Исходный текст →
В антракте Ленка с Кевиным отправились вниз на разведку, но Ленка быстро вернулась и сказала: "Идём, у тебя есть единственный шанс увидеть венское общество". Мы спустились в фойе партера. Оно было до боли похоже на петербургские театральные фойе – декором, но не публикой. В фойе Венской оперы прогуливалась по кругу массовка из фильма "Большой вальс". Дамы в бальных платьях – длинных. Мужчины – в смокингах (даже маленькие мальчики). Посверкивали драгоценности, стоял лёгкий аромат духов. Дамы касались друг друга щеками, мужчины целовали ручки. Мальчики кланялись разученным резким движением головок. Девочки делали торопливые книксены. Официанты разносили на подносах узенькие бокалы с шампанским. А по стенам стояла галёрка и глазела. Я заметила несколько эмигрантских лиц, но в основном это были молодые американцы, все (и юноши, и девушки) в джинсах, иногда в драных. Но как-то сразу было видно, что это не бедность, а стиль. Они смотрели на венский бомонд без зависти и без нашего смешливого восхищения, смотрели с добродушным, чуть ироничным любопытством – как на второй спектакль.

Ленка ошиблась – мне представился еще один случай глянуть на венскую (правда, полурусскую) аристократию – отчасти благодаря жене поэта Бурихина Леночке Варгафтик. Она понравилась мне неожиданностью своей личности. Тихая полная женщина, с лицом, не выдававшим ее интеллигентности, Леночка Варгафтик, только что прибывшая из Ленинграда, была уже готовой европеянкой. Я помню свое изумление, когда она предложила мне съездить вдвоём в Зальцбург. Нет, я уже знала, что она – германистка, но не знала, до какой степени. В Питере я была знакома с несколькими замечательными переводчиками, чей разговорный язык без практики оставался очень слабым. А тут – первый раз в стране, две недели в Вене, и уже – на поезде, в другой город... Я согласилась с восторгом. Должна признаться – я не запомнила Зальцбург. Он был слишком неправдоподобен – ожившая туристская открытка, игрушечный рождественский город на фоне гор. (Позже такое же странное впечатление возникло у меня от окрестностей Вены, по которым нас повозили австрийские знакомые. Городки были такими игрушечными, чистенькими, беленькими, утопающими в розах, словно там жили не люди, а герои диснеевского фильма). Меня больше взволновала поездка по железной дороге в Альпах, разговоры с Леночкой Варгафтик, само событие – первое путешествие по Европе! – пусть только однодневное.

В фойе Венской оперы прогуливалась по кругу массовка из фильма "Большой вальс". А по стенам стояла галёрка и глазела


Когда Игорь хлопотал об освобождении Сергея Довлатова из-под ареста, в Amnesty International попросили фотографию арестованного. Игорь вспомнил, что фотография была в журнале "Юность", где был напечатан один Серёжин рассказ. Он решил поискать журнал в Национальной венской библиотеке, и Леночка Варгафтик дала ему имя заведующей русским отделом – Марии Андреевны Разумовской. "Разумовские?! Потомки фаворита Екатерины Великой?!" – "И его, – сказала Леночка, – и украинского гетмана Кирилла Разумовского, и графа Григория Кирилловича – учёного-геолога, прадеда Марии Андреевны".

Данные →
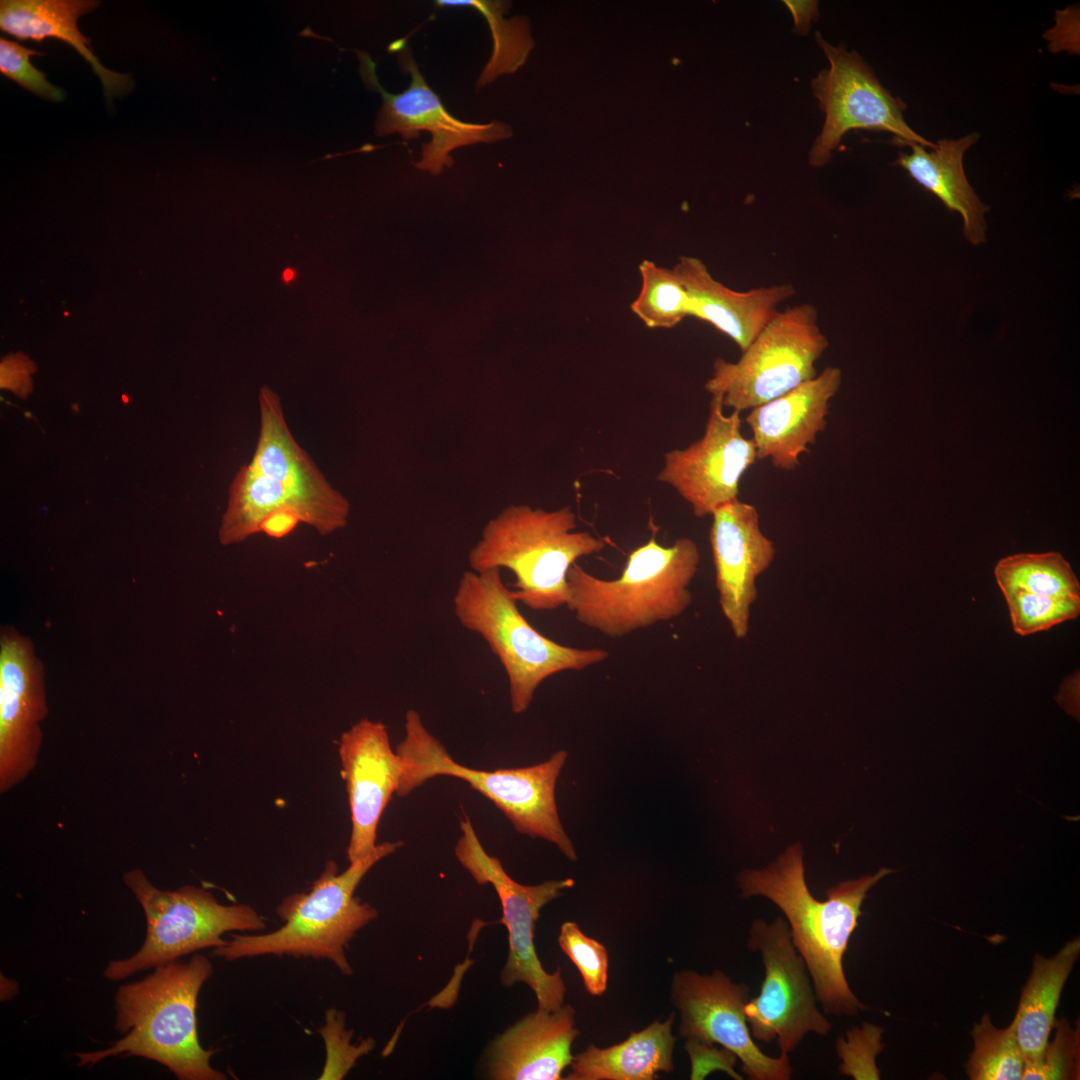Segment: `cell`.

Задание → Напишите продолжение воспоминаний о Вене, начав сразу после их последнего предложения.

Результат →
После знакомства в библиотеке мы с Игорем были приглашены на обед к Разумовским, но не к Марии Андреевне, а к ее матери – графине Екатерине фон Вигштайн. Графиня с мужем жили на одной из уютных венских площадей, в доме многоквартирном, как мне показалось, но красивом, старинном. Мы позвонили с улицы у парадной двери, нам открыла Мария Андреевна, и когда мы вместе с ней стали подниматься по лестнице на второй этаж, то увидели на площадке гигантский, от пола до потолка портрет императора Николая Второго – в полный рост. Хозяева вежливо встречали нас в прихожей: сестра Марии Андреевны и графиня с мужем. Он – совсем старенький, а графиня – сильно за 70, но бодрая, с цепким взглядом. Наши манеры были, думаю, ниже приемлемого уровня – Игорь ручки не целовал. Тем не менее, хозяева были приветливы – особенно обе сестры. Они, как потом выяснилось, находились в довольно регулярной связи с родственниками в Москве и представляли собой несколько теоретический, но обаятельный, венский вариант московской диссидентской интеллигенции.

Прислуги за обедом не помню, хозяйничали, по-моему, сёстры. За столом как-то сразу стало понятно, что рассказывать должны мы. И мы рассказывали: я – про Ленинград в блокаду, про советскую деревню, про коммуналку, про друзей. Игорь – о литературной жизни и Союзе писателей, о поездке в Чехословакию (куда его пустили, ошибочно приняв за другого писателя). Разумовские слушали с интересом (кроме старичка, который дремал в своем кресле). Графиня поглядывала на нас пристально и чуть подозрительно. Зато сёстры искренне смеялись, искренне ужасались, были искренне тронуты... Стало ясно, что эти давным-давно онемечившиеся русские аристократы всё ещё страстно интересуются Россией и всё ещё надеются... На что? В Вене 1978 года они казались нам трогательными идеалистами.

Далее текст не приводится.